EXTRAIT
Avec le temps, le modus operandi de Justin Trudeau au sujet de l’immigration au Québec devient de plus en plus clair : sans aucune considération pour les positions existantes dans la province, il émet d’abord une opinion grossièrement déconnectée, tout ça pour ensuite feindre l’innocence et réaffirmer qu’il revient à la province de décider.
En d’autres termes, Justin Trudeau se fout éperdument de l’opinion des Québécois sur cette question et continue d’entretenir un dialogue de sourds pour implanter ses idées de manière indirecte.
Suite à la dernière campagne électorale au Québec, Trudeau s’était empressé de demander au Québec d’accepter davantage d’immigrants, et ce, après des semaines de débats entre les partis où l’opinion majoritaire était le maintien des quotas actuels ou bien une diminution.
Trudeau n’avait que faire du choix démocratique des Québécois, qui venaient tout juste d’élire un parti frileux à l’idée d’augmenter l’immigration… Lui, il voulait l’augmenter. Point.
Hier, dans une dynamique semblable, il affirmait que le Québec devrait faire entrer 112 000 immigrants par année pour maintenir son poids politique au sein du Canada. Feignant l’innocence, comme s’il n’était pas au courant que même le parti le plus à gauche au Québec n’ose pas parler de plus de 80 000 immigrants par année, et que le parti au pouvoir, solidement installé sur ses 90 sièges, cherche plutôt à diminuer l’immigration, Trudeau, encore une fois, arrive comme un cheveu sur la soupe avec des chiffres complètement déconnectés de la réalité.

TÂCHE 1
Présente en tableau Markdown à deux colonnes, « Numéro » et « Ligne de l'entrée », les lignes des entrées ci-dessous, en partant de la ligne qui contient « At what distance from » et jusqu'à celle qui contient « 14.6 meters », ces deux lignes comprises. Omets les lignes vides et les images.

DONNÉES FOURNIES
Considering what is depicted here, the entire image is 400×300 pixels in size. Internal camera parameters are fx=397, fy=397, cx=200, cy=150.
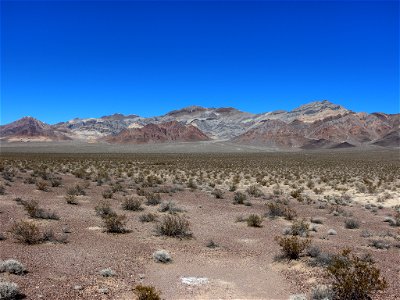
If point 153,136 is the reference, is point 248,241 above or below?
below

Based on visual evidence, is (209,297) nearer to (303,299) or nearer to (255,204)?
(303,299)

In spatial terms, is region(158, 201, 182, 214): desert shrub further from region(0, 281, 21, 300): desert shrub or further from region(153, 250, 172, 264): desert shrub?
region(0, 281, 21, 300): desert shrub

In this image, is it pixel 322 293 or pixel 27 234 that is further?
pixel 27 234

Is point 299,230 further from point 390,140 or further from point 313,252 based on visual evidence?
point 390,140

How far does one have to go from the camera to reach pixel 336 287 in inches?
292

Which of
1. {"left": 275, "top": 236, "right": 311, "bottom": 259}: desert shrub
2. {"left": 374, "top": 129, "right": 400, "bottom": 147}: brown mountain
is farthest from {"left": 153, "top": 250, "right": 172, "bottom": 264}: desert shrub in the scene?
{"left": 374, "top": 129, "right": 400, "bottom": 147}: brown mountain

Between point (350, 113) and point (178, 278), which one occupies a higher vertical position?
point (350, 113)

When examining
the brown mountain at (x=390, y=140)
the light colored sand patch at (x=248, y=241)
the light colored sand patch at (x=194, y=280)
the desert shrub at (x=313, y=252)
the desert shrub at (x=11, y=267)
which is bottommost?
the light colored sand patch at (x=194, y=280)

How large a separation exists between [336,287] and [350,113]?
19582 cm

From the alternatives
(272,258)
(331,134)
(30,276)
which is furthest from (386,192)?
(331,134)

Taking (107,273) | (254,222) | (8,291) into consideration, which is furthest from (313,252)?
(8,291)

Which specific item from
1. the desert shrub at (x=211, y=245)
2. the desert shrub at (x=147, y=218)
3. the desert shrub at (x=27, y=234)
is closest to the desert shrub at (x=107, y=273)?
the desert shrub at (x=27, y=234)

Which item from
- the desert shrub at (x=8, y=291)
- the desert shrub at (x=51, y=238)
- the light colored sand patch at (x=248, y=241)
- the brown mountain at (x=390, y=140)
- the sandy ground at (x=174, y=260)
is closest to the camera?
the desert shrub at (x=8, y=291)

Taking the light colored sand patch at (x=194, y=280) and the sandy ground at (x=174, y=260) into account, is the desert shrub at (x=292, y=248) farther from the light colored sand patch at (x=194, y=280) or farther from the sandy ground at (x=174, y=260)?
the light colored sand patch at (x=194, y=280)
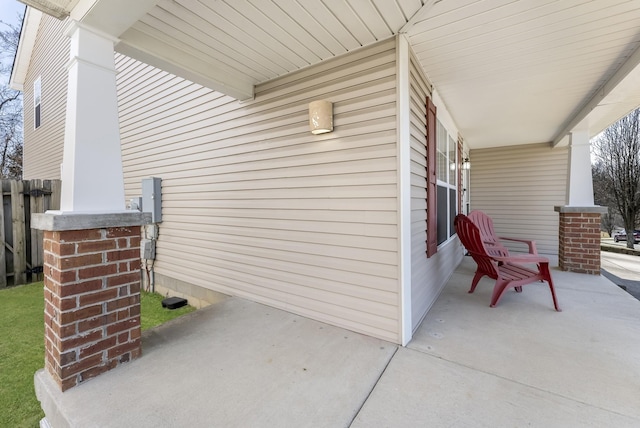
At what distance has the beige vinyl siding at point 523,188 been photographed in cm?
627

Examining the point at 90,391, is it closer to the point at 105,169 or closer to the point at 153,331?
the point at 153,331

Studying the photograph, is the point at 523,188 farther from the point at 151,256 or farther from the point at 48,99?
the point at 48,99

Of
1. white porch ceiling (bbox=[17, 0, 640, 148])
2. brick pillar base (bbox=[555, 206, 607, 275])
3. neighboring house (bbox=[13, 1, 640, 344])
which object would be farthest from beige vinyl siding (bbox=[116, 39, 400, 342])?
brick pillar base (bbox=[555, 206, 607, 275])

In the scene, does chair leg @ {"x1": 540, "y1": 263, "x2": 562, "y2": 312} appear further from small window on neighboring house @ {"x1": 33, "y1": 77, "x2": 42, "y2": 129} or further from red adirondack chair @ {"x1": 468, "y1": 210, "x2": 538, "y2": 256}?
small window on neighboring house @ {"x1": 33, "y1": 77, "x2": 42, "y2": 129}

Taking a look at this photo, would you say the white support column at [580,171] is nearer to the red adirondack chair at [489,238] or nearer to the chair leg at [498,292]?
the red adirondack chair at [489,238]

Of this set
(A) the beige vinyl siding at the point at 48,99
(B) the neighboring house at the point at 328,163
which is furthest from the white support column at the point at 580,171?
(A) the beige vinyl siding at the point at 48,99

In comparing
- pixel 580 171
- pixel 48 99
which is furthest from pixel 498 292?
pixel 48 99

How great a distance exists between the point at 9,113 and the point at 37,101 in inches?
175

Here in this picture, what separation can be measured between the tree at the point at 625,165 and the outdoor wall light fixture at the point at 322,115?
44.1 ft

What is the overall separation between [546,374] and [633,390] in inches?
17.0

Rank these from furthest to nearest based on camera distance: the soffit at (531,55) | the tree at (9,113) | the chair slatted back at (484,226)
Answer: the tree at (9,113) < the chair slatted back at (484,226) < the soffit at (531,55)

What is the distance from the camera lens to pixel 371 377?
1.91 m

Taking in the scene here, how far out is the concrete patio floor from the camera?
61.7 inches

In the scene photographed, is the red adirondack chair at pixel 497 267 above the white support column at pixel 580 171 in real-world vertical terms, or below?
below
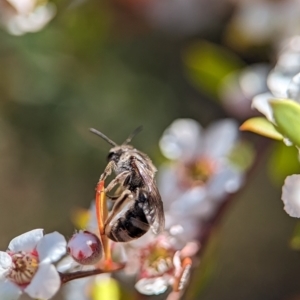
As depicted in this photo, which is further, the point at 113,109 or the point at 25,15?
the point at 113,109

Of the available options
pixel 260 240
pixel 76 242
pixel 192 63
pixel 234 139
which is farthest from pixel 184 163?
pixel 260 240

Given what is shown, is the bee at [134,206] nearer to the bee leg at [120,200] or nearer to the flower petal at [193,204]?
the bee leg at [120,200]

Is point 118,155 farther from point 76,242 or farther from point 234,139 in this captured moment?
point 234,139

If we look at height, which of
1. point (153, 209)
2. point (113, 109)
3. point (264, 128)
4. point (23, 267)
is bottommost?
point (113, 109)

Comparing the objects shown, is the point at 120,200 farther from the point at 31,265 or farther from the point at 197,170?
the point at 197,170

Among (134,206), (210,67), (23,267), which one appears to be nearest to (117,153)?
(134,206)

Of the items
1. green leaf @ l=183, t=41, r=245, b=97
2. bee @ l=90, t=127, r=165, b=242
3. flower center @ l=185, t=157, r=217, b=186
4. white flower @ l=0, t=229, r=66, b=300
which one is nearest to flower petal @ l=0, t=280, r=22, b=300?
white flower @ l=0, t=229, r=66, b=300

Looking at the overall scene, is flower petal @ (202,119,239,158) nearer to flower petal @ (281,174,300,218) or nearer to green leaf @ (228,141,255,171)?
green leaf @ (228,141,255,171)
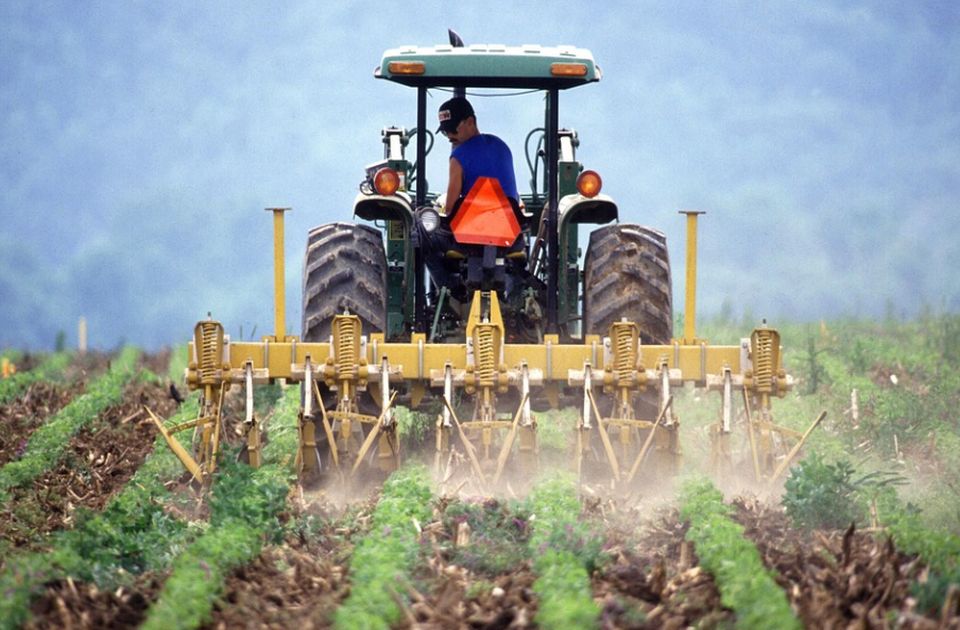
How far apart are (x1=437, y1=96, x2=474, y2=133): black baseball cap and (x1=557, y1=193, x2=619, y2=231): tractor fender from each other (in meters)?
0.90

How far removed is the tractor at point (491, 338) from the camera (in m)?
9.73

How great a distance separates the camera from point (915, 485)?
10.5 m

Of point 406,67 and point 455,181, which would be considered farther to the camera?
point 455,181

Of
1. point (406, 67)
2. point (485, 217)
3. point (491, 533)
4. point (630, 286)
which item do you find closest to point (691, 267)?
point (630, 286)

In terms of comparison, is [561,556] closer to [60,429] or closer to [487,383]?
[487,383]

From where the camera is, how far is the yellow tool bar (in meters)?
9.98

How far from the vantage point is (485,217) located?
10.5 m

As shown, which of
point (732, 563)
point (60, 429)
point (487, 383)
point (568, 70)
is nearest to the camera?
point (732, 563)

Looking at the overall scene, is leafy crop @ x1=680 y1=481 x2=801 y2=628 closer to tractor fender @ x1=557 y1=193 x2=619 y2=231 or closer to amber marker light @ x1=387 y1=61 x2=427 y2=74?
tractor fender @ x1=557 y1=193 x2=619 y2=231

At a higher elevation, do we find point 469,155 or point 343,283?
point 469,155

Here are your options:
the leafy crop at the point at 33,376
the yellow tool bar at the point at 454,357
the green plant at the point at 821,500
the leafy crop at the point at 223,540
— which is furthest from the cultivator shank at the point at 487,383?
the leafy crop at the point at 33,376

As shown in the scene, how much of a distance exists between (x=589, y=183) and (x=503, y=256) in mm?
771

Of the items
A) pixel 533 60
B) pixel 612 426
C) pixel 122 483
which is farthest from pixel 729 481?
pixel 122 483

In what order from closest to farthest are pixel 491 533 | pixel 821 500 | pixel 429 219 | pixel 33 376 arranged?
pixel 491 533 → pixel 821 500 → pixel 429 219 → pixel 33 376
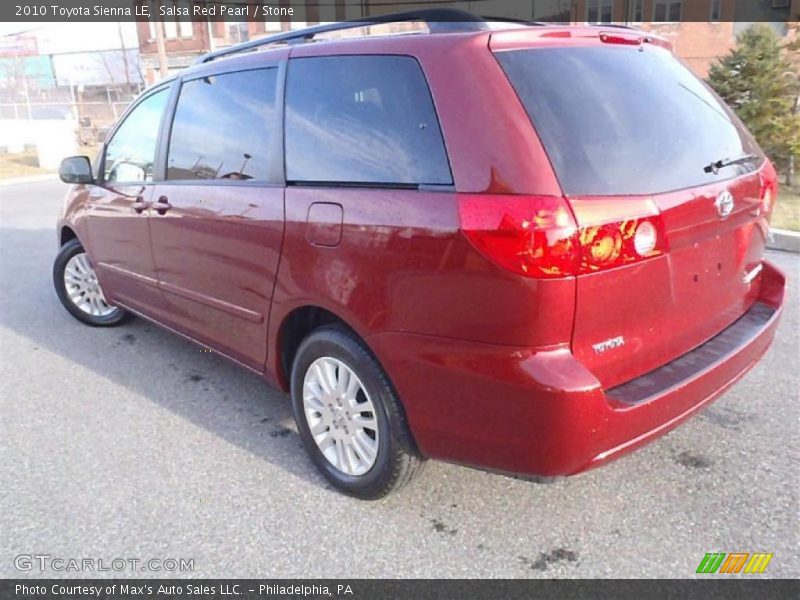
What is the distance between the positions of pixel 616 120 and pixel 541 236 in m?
0.59

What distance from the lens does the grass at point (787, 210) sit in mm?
6784

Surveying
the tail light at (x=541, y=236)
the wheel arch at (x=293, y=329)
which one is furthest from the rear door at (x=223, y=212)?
the tail light at (x=541, y=236)

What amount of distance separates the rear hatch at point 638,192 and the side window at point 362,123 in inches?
13.4

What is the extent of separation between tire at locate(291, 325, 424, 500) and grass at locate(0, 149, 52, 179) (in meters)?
19.4

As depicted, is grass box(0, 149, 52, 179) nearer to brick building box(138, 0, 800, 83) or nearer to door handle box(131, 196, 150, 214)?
brick building box(138, 0, 800, 83)

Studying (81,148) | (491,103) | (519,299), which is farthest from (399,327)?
(81,148)

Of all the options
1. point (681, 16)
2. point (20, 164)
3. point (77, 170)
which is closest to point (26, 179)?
point (20, 164)

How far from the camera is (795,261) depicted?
18.5 ft

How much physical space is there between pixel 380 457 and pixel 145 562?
95 centimetres

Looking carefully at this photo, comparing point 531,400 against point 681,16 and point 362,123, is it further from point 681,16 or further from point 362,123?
point 681,16

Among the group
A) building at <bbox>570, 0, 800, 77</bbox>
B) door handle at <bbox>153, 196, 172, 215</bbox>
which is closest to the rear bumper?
door handle at <bbox>153, 196, 172, 215</bbox>

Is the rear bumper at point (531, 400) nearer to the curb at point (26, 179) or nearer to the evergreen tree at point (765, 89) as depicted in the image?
the evergreen tree at point (765, 89)

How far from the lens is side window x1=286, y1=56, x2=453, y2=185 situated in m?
2.17
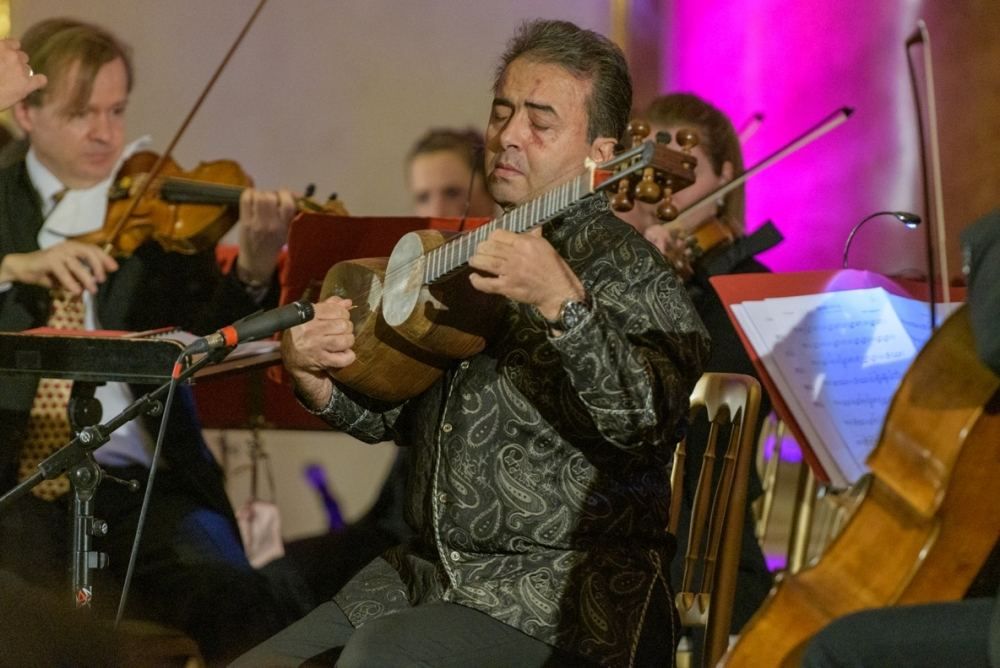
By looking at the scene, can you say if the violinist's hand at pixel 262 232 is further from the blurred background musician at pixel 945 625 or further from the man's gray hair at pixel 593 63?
the blurred background musician at pixel 945 625

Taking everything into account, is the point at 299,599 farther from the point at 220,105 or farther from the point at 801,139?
the point at 220,105

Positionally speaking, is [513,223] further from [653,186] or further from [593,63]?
[593,63]

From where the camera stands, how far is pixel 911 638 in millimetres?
1412

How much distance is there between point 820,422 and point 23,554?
1601mm

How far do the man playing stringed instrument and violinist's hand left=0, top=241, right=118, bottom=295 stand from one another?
3.38ft

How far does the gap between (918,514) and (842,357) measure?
60 centimetres

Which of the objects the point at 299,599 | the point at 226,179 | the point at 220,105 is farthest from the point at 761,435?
the point at 220,105

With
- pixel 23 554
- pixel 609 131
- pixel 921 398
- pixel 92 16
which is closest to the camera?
pixel 921 398

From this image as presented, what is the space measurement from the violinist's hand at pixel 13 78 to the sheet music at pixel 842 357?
4.47 feet

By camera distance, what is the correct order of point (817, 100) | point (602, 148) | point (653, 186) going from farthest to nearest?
1. point (817, 100)
2. point (602, 148)
3. point (653, 186)

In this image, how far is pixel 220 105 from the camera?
4422 mm

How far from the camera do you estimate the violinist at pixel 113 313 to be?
2686 mm

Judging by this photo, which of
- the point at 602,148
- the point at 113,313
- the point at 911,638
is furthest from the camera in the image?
the point at 113,313

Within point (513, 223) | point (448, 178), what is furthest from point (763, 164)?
point (513, 223)
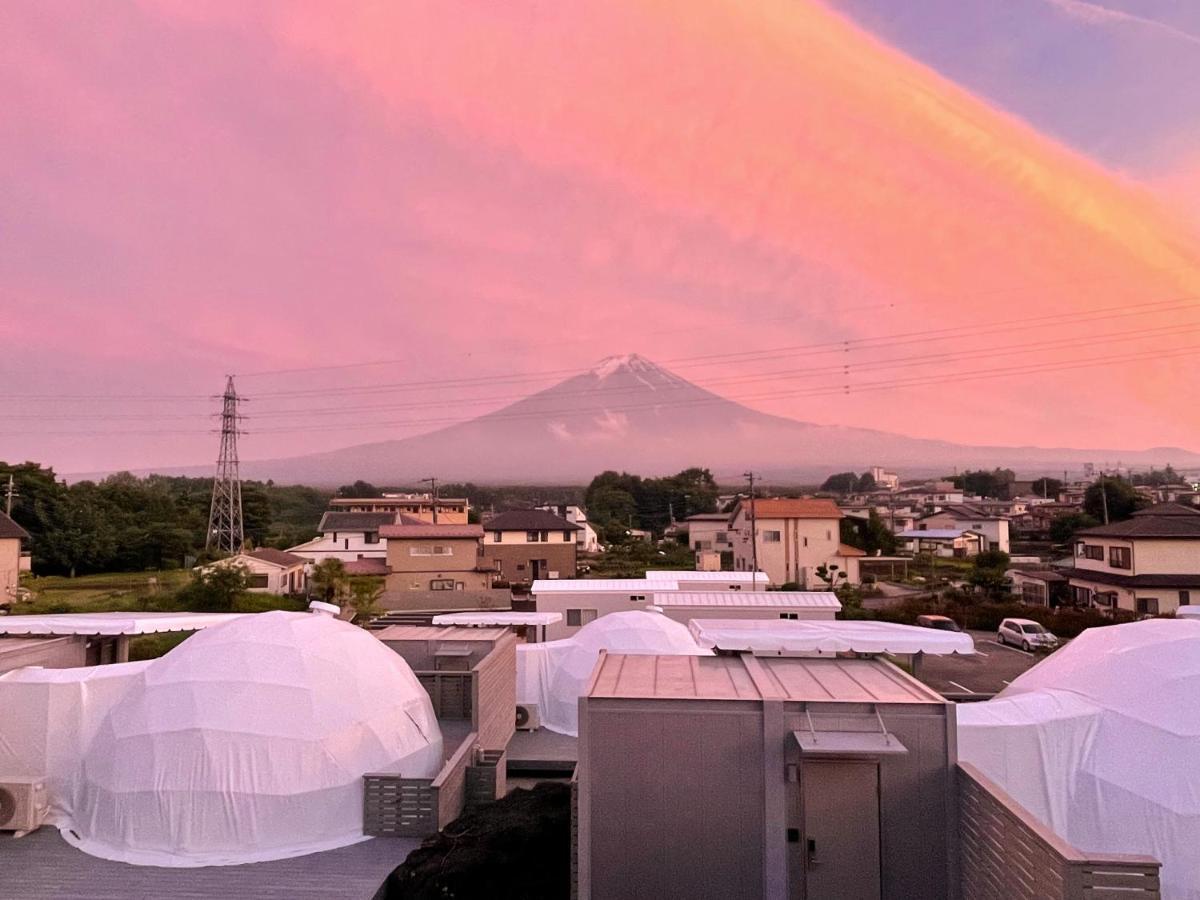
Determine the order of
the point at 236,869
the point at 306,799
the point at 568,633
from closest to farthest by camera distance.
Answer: the point at 236,869
the point at 306,799
the point at 568,633

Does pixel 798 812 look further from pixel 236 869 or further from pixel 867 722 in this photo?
pixel 236 869

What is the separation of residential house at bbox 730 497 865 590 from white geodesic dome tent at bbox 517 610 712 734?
80.1ft

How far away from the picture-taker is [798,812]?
7.34 m

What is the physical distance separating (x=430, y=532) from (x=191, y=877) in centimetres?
3406

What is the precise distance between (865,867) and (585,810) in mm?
2392

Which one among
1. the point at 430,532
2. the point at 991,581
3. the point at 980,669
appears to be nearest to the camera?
the point at 980,669

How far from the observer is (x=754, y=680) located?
8453 millimetres

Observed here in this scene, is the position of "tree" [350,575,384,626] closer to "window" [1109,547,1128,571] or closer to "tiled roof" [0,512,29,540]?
"tiled roof" [0,512,29,540]

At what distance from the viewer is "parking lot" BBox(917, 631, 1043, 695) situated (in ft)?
73.4

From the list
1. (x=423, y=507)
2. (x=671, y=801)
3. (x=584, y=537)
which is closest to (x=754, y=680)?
(x=671, y=801)

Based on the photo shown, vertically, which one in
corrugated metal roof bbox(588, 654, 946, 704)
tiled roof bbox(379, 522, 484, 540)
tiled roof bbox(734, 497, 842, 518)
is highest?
tiled roof bbox(734, 497, 842, 518)

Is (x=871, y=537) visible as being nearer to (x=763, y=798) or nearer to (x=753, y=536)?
(x=753, y=536)

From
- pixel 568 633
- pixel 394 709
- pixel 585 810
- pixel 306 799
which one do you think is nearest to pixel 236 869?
pixel 306 799

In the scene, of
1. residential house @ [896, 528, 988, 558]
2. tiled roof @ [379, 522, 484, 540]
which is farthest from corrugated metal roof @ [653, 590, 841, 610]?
residential house @ [896, 528, 988, 558]
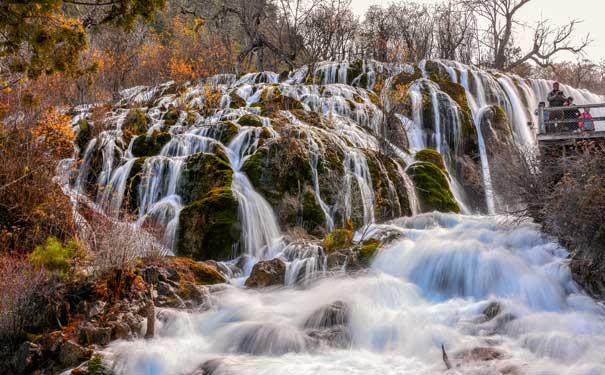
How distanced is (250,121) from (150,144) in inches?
113

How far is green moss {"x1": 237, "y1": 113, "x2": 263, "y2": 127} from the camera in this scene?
14.6 meters

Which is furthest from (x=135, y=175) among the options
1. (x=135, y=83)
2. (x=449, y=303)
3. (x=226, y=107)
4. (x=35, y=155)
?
(x=135, y=83)

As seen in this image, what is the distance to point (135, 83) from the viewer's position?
27.7 m

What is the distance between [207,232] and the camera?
34.3 ft

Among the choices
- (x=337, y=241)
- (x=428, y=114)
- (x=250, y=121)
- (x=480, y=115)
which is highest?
(x=428, y=114)

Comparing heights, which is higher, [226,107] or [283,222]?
[226,107]

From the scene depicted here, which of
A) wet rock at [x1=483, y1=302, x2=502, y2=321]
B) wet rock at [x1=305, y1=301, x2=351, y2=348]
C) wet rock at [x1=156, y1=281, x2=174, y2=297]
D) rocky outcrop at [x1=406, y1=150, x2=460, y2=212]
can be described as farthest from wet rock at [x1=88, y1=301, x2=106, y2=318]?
rocky outcrop at [x1=406, y1=150, x2=460, y2=212]

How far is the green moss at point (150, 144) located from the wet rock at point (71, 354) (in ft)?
26.2

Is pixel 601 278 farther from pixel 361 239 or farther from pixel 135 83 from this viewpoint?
pixel 135 83

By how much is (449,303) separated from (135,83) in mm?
23978

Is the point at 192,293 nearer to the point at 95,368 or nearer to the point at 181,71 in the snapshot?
the point at 95,368

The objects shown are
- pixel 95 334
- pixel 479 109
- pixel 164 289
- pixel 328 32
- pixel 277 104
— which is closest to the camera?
pixel 95 334

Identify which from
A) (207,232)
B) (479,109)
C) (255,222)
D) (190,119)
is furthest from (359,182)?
(479,109)

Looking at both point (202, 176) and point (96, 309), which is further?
point (202, 176)
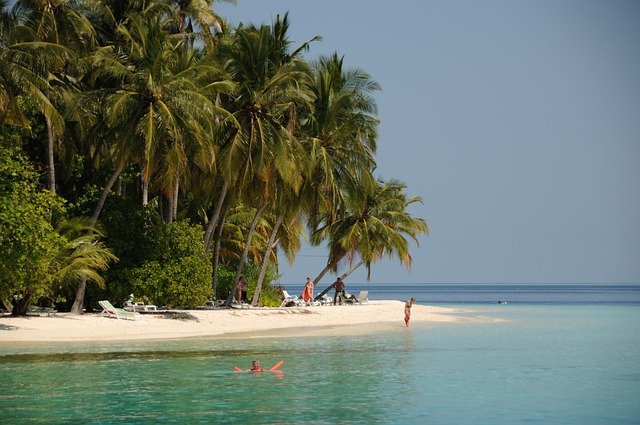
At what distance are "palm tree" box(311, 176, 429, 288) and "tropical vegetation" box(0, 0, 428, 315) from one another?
827cm

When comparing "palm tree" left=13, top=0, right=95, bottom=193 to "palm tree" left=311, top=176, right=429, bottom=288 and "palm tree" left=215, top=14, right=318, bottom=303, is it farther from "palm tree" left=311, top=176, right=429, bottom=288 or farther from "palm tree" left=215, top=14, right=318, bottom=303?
"palm tree" left=311, top=176, right=429, bottom=288

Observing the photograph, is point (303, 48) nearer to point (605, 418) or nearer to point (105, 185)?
point (105, 185)

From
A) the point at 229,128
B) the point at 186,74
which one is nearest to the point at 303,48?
the point at 229,128

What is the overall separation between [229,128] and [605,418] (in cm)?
2261

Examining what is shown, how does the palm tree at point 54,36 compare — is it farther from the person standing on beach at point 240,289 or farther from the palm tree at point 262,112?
the person standing on beach at point 240,289

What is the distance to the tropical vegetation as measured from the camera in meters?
28.5

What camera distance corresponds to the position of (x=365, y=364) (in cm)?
2416

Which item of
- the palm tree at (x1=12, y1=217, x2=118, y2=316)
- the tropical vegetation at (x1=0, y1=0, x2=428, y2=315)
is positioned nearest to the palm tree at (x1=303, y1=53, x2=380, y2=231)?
the tropical vegetation at (x1=0, y1=0, x2=428, y2=315)

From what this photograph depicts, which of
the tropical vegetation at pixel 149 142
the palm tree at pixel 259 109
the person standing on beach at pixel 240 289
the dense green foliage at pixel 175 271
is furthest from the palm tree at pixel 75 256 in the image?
the person standing on beach at pixel 240 289

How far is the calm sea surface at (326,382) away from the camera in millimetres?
16703

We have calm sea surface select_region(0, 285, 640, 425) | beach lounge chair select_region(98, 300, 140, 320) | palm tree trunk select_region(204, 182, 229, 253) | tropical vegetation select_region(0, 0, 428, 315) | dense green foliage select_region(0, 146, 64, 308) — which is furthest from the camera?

TÂCHE 2
D'après l'extrait, combien d'immigrants par année Justin Trudeau affirmait-il que le Québec devrait faire entrer ?

RÉPONSE COMPLÈTE 1
| Numéro | Ligne de l'entrée |
|---|---|
| 1 | At what distance from the viewer is "parking lot" BBox(917, 631, 1043, 695) situated (in ft)? |
| 2 | 73.4 |
| 3 | From the list |
| 4 | 1. (x=423, y=507) |
| 5 | 2. (x=671, y=801) |
| 6 | 3. (x=584, y=537) |
| 7 | which is closest to (x=754, y=680)? |
| 8 | (x=671, y=801) |
| 9 | Based on the photo shown, vertically, which one in |
| 10 | corrugated metal roof bbox(588, 654, 946, 704) |
| 11 | tiled roof bbox(379, 522, 484, 540) |
| 12 | tiled roof bbox(734, 497, 842, 518) |
| 13 | is highest? |
| 14 | tiled roof bbox(734, 497, 842, 518) |
| 15 | Is (x=871, y=537) visible as being nearer to (x=763, y=798) or nearer to (x=753, y=536)? |
| 16 | (x=753, y=536) |
| 17 | From |
| 18 | - pixel 568 633 |
| 19 | - pixel 394 709 |
| 20 | - pixel 585 810 |
| 21 | - pixel 306 799 |
| 22 | which one do you think is nearest to pixel 236 869? |
| 23 | pixel 306 799 |
| 24 | In the scene, of |
| 25 | 1. residential house @ [896, 528, 988, 558] |
| 26 | 2. tiled roof @ [379, 522, 484, 540] |
| 27 | which is farthest from corrugated metal roof @ [653, 590, 841, 610]? |
| 28 | residential house @ [896, 528, 988, 558] |
| 29 | How distanced is (250,121) from (150,144) in inches? |
| 30 | 113 |
| 31 | How far is green moss {"x1": 237, "y1": 113, "x2": 263, "y2": 127} from the camera in this scene? |
| 32 | 14.6 meters |

RÉPONSE COMPLÈTE 2
112 000 immigrants par année.